§ **Record extracts**
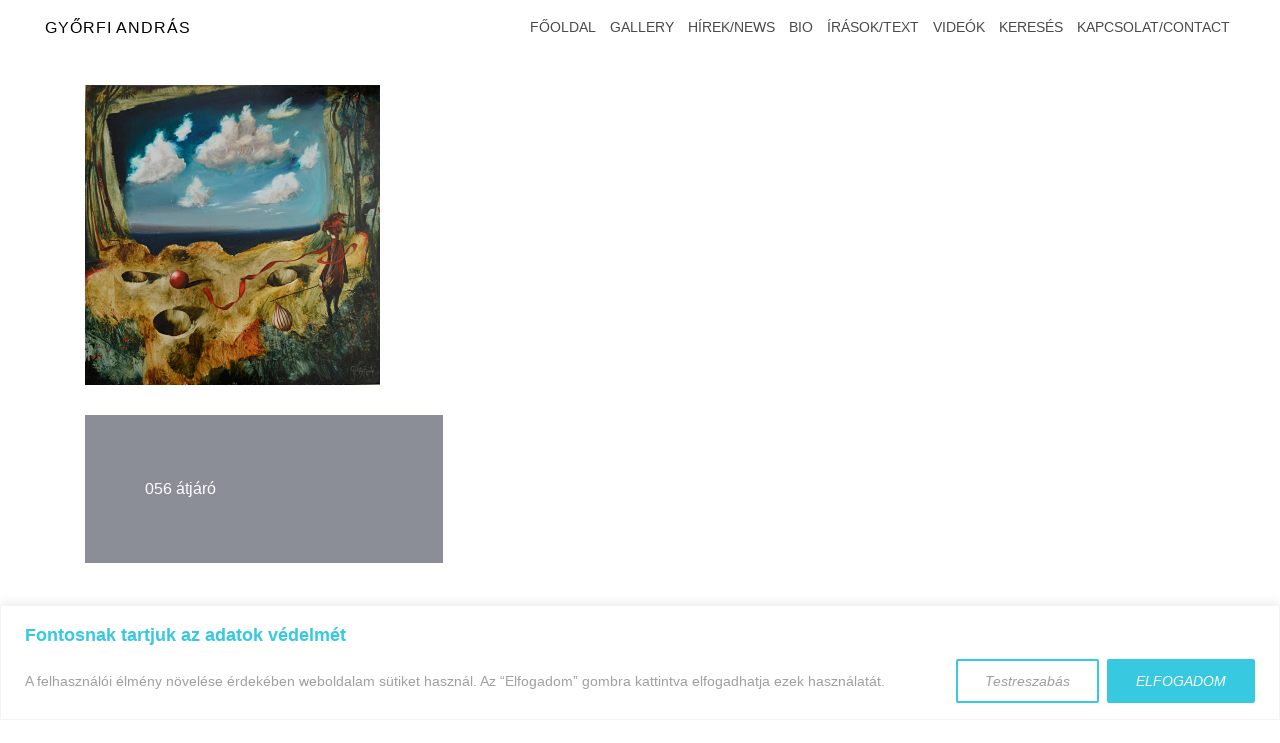

--- FILE ---
content_type: text/css;charset=UTF-8
request_url: https://gyorfiandras.hu/?custom-css=54c4decf66
body_size: 631
content:
/*
Itt adhatunk meg saját CSS kódot.

Kattintsunk a fenti segítség ikonra a további információkhoz.
*/
body, .widget-area .widget, .widget-area .widget a, .site-footer, .site-footer a {
    color: #a0a0a0;
}
body {
    font-size: medium;
}
.single .type-jetpack-portfolio, .hentry {
    margin: 0 0 0;
}
.main-navigation li {
font-size: 14px;
padding: 15px 5px!important;
}
.posts-navigation {
text-align: center;
margin-top: 40px!important;	
font-size:18px;
}
.site-title {
font-size: 16px;
font-weight: 400;
text-transform: uppercase;
}
.is-sticky .site-header {
padding: 0 30px;
}
.main-navigation li {
padding: 15px 10px;
}
.site-info {
display:none;	
}
.site-content {
margin-top: 0px;
margin-bottom: 30px;
}
.site-header {
padding: 0 30px;
}
div.btn-close-menu.active{
color: #a4a4a4;
}
#mainnav-mobi .btn-close-menu{
color:#a4a4a4;}

input[type="text"], input[type="email"], input[type="url"], input[type="password"], input[type="search"], input[type="number"], input[type="tel"], input[type="range"], input[type="date"], input[type="month"], input[type="week"], input[type="time"], input[type="datetime"], input[type="datetime-local"], input[type="color"], textarea, select, .select2-container--default .select2-selection--single {
border: 1px solid #a0a0a0;
	max-width:100%;
}
.contact-form label {
font-weight: 400;
}
.home .header-text, .container {
display: block;
}
.header-text, .home .container {
display:none;
}
.tax-jetpack-portfolio-type .hentry, .post-type-archive-jetpack-portfolio .hentry, .page-template-template_portfolio .hentry {
    width: 33%;
}
@media only screen and (max-width: 767px){
.site-header {
padding:30px;
}
}
@media only screen and (min-width:300px) and (max-width:768px){
.tax-jetpack-portfolio-type .hentry, .post-type-archive-jetpack-portfolio .hentry, .page-template-template_portfolio .hentry {
width: 50%;
padding: 10px;
}
}
@media only screen and (max-width: 300px){
.tax-jetpack-portfolio-type .hentry, .post-type-archive-jetpack-portfolio .hentry, .page-template-template_portfolio .hentry {
    width: 100%;
    padding: 10px;
}	
}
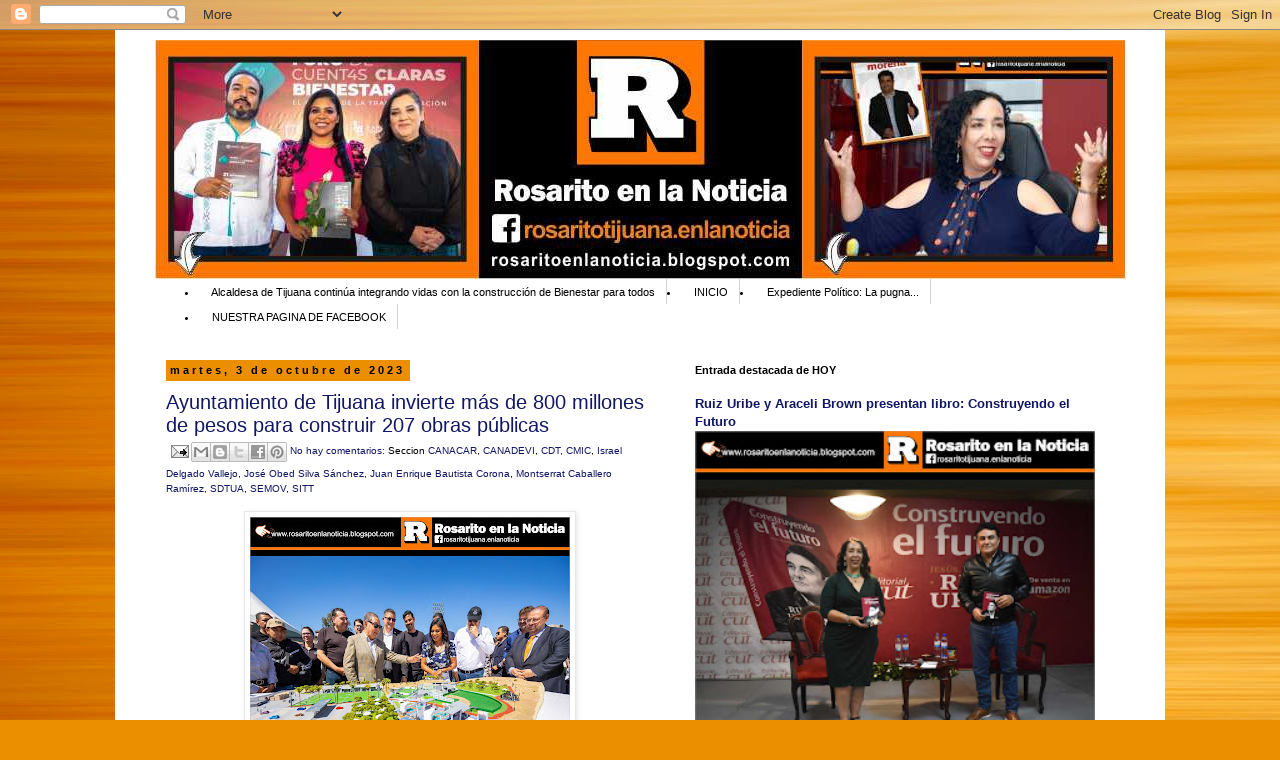

--- FILE ---
content_type: text/html; charset=UTF-8
request_url: https://www.blogger.com/video.g?token=AD6v5dxbFuPtBWi8eVhPEYK7m4TNiMWhOMMg5PJhHQw_0sZS2KujmwZPtrnLKROz_DGoITMQ3pMzDeZQfCZFBT4zPlG0FKmtI8r1DF8RyxgoWj6qOoNVMLzEwmZN20rTy1z5iiXgy-M
body_size: 413
content:
<!DOCTYPE HTML PUBLIC "-//W3C//DTD HTML 4.01//EN" "http://www.w3.org/TR/html4/strict.dtd"><html dir="ltr"><head><style type="text/css">
        body,
        .main,
        #videocontainer,
        .thumbnail-holder,
        .play-button {
          background: black;
          height: 100vh;
          margin: 0;
          overflow: hidden;
          position: absolute;
          width: 100%;
        }

        #videocontainer.type-BLOGGER_UPLOADED .thumbnail-holder {
          background-size: contain;
        }

        .thumbnail-holder {
          background-repeat: no-repeat;
          background-position: center;
          z-index: 10;
        }

        .play-button {
          background: url('https://www.gstatic.com/images/icons/material/system/1x/play_arrow_white_48dp.png') rgba(0,0,0,0.1) no-repeat center;
          cursor: pointer;
          display: block;
          z-index: 20;
        }
      </style>
<script type="text/javascript">
        var VIDEO_CONFIG = {"thumbnail":"https://i9.ytimg.com/vi_blogger/z4JnjZxH6ek/1.jpg?sqp=CLuOxcsGGPDEAfqGspsBBgjAAhC0AQ&rs=AMzJL3lM2ykopGK5Th5jLlQo_ozwWhmonA","iframe_id":"BLOGGER-video-cf82678d9c47e9e9-2720","allow_resize":false,"streams":[{"play_url":"https://rr5---sn-q4flrnsd.googlevideo.com/videoplayback?expire=1769060283&ei=O0dxaZu8JM3x_tcPgPWJkQY&ip=18.190.155.31&id=cf82678d9c47e9e9&itag=18&source=blogger&xpc=Egho7Zf3LnoBAQ%3D%3D&cps=0&met=1769031483,&mh=M_&mm=31&mn=sn-q4flrnsd&ms=au&mv=u&mvi=5&pl=23&rms=au,au&susc=bl&eaua=J4u3jgVranU&mime=video/mp4&vprv=1&rqh=1&dur=90.070&lmt=1696402833645802&mt=1769029932&txp=1311224&sparams=expire,ei,ip,id,itag,source,xpc,susc,eaua,mime,vprv,rqh,dur,lmt&sig=AJEij0EwRQIgBGaz4FiGH15rms0rBxlBnHp015D_Gj-MvMBKkIDBU7MCIQD8nPGefUMImX10Ha0wUgy5vyrCnePvLMhSTWS3zn3QCw%3D%3D&lsparams=cps,met,mh,mm,mn,ms,mv,mvi,pl,rms&lsig=APaTxxMwRgIhAIHdsSIh4zmSiTQE-rbobIxOjrPZznjuID6x9-WgjNaeAiEAnW88EJp7sPe5Jg3T_mAZYa63HUHNPGluioFLJV0e-mU%3D","format_id":18}]}
      </script></head>
<body><div class="main"><div id="videocontainer" class="type-BLOGGER_UPLOADED"><div class="thumbnail-holder"></div>
<div class="play-button"></div></div></div>
<script type="text/javascript" src="https://www.blogger.com/static/v1/jsbin/3245339219-video_compiled.js"></script>
</body></html>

§ **What this task involves**
None of the pictures should appear; repeat the records exactly otherwise.

§ **Result of this task**
--- FILE ---
content_type: text/css;charset=UTF-8
request_url: https://gyorfiandras.hu/?custom-css=54c4decf66
body_size: 631
content:
/*
Itt adhatunk meg saját CSS kódot.

Kattintsunk a fenti segítség ikonra a további információkhoz.
*/
body, .widget-area .widget, .widget-area .widget a, .site-footer, .site-footer a {
    color: #a0a0a0;
}
body {
    font-size: medium;
}
.single .type-jetpack-portfolio, .hentry {
    margin: 0 0 0;
}
.main-navigation li {
font-size: 14px;
padding: 15px 5px!important;
}
.posts-navigation {
text-align: center;
margin-top: 40px!important;	
font-size:18px;
}
.site-title {
font-size: 16px;
font-weight: 400;
text-transform: uppercase;
}
.is-sticky .site-header {
padding: 0 30px;
}
.main-navigation li {
padding: 15px 10px;
}
.site-info {
display:none;	
}
.site-content {
margin-top: 0px;
margin-bottom: 30px;
}
.site-header {
padding: 0 30px;
}
div.btn-close-menu.active{
color: #a4a4a4;
}
#mainnav-mobi .btn-close-menu{
color:#a4a4a4;}

input[type="text"], input[type="email"], input[type="url"], input[type="password"], input[type="search"], input[type="number"], input[type="tel"], input[type="range"], input[type="date"], input[type="month"], input[type="week"], input[type="time"], input[type="datetime"], input[type="datetime-local"], input[type="color"], textarea, select, .select2-container--default .select2-selection--single {
border: 1px solid #a0a0a0;
	max-width:100%;
}
.contact-form label {
font-weight: 400;
}
.home .header-text, .container {
display: block;
}
.header-text, .home .container {
display:none;
}
.tax-jetpack-portfolio-type .hentry, .post-type-archive-jetpack-portfolio .hentry, .page-template-template_portfolio .hentry {
    width: 33%;
}
@media only screen and (max-width: 767px){
.site-header {
padding:30px;
}
}
@media only screen and (min-width:300px) and (max-width:768px){
.tax-jetpack-portfolio-type .hentry, .post-type-archive-jetpack-portfolio .hentry, .page-template-template_portfolio .hentry {
width: 50%;
padding: 10px;
}
}
@media only screen and (max-width: 300px){
.tax-jetpack-portfolio-type .hentry, .post-type-archive-jetpack-portfolio .hentry, .page-template-template_portfolio .hentry {
    width: 100%;
    padding: 10px;
}	
}

--- FILE ---
content_type: text/html; charset=UTF-8
request_url: https://www.blogger.com/video.g?token=AD6v5dxbFuPtBWi8eVhPEYK7m4TNiMWhOMMg5PJhHQw_0sZS2KujmwZPtrnLKROz_DGoITMQ3pMzDeZQfCZFBT4zPlG0FKmtI8r1DF8RyxgoWj6qOoNVMLzEwmZN20rTy1z5iiXgy-M
body_size: 413
content:
<!DOCTYPE HTML PUBLIC "-//W3C//DTD HTML 4.01//EN" "http://www.w3.org/TR/html4/strict.dtd"><html dir="ltr"><head><style type="text/css">
        body,
        .main,
        #videocontainer,
        .thumbnail-holder,
        .play-button {
          background: black;
          height: 100vh;
          margin: 0;
          overflow: hidden;
          position: absolute;
          width: 100%;
        }

        #videocontainer.type-BLOGGER_UPLOADED .thumbnail-holder {
          background-size: contain;
        }

        .thumbnail-holder {
          background-repeat: no-repeat;
          background-position: center;
          z-index: 10;
        }

        .play-button {
          background: url('https://www.gstatic.com/images/icons/material/system/1x/play_arrow_white_48dp.png') rgba(0,0,0,0.1) no-repeat center;
          cursor: pointer;
          display: block;
          z-index: 20;
        }
      </style>
<script type="text/javascript">
        var VIDEO_CONFIG = {"thumbnail":"https://i9.ytimg.com/vi_blogger/z4JnjZxH6ek/1.jpg?sqp=CLuOxcsGGPDEAfqGspsBBgjAAhC0AQ&rs=AMzJL3lM2ykopGK5Th5jLlQo_ozwWhmonA","iframe_id":"BLOGGER-video-cf82678d9c47e9e9-2720","allow_resize":false,"streams":[{"play_url":"https://rr5---sn-q4flrnsd.googlevideo.com/videoplayback?expire=1769060283&ei=O0dxaZu8JM3x_tcPgPWJkQY&ip=18.190.155.31&id=cf82678d9c47e9e9&itag=18&source=blogger&xpc=Egho7Zf3LnoBAQ%3D%3D&cps=0&met=1769031483,&mh=M_&mm=31&mn=sn-q4flrnsd&ms=au&mv=u&mvi=5&pl=23&rms=au,au&susc=bl&eaua=J4u3jgVranU&mime=video/mp4&vprv=1&rqh=1&dur=90.070&lmt=1696402833645802&mt=1769029932&txp=1311224&sparams=expire,ei,ip,id,itag,source,xpc,susc,eaua,mime,vprv,rqh,dur,lmt&sig=AJEij0EwRQIgBGaz4FiGH15rms0rBxlBnHp015D_Gj-MvMBKkIDBU7MCIQD8nPGefUMImX10Ha0wUgy5vyrCnePvLMhSTWS3zn3QCw%3D%3D&lsparams=cps,met,mh,mm,mn,ms,mv,mvi,pl,rms&lsig=APaTxxMwRgIhAIHdsSIh4zmSiTQE-rbobIxOjrPZznjuID6x9-WgjNaeAiEAnW88EJp7sPe5Jg3T_mAZYa63HUHNPGluioFLJV0e-mU%3D","format_id":18}]}
      </script></head>
<body><div class="main"><div id="videocontainer" class="type-BLOGGER_UPLOADED"><div class="thumbnail-holder"></div>
<div class="play-button"></div></div></div>
<script type="text/javascript" src="https://www.blogger.com/static/v1/jsbin/3245339219-video_compiled.js"></script>
</body></html>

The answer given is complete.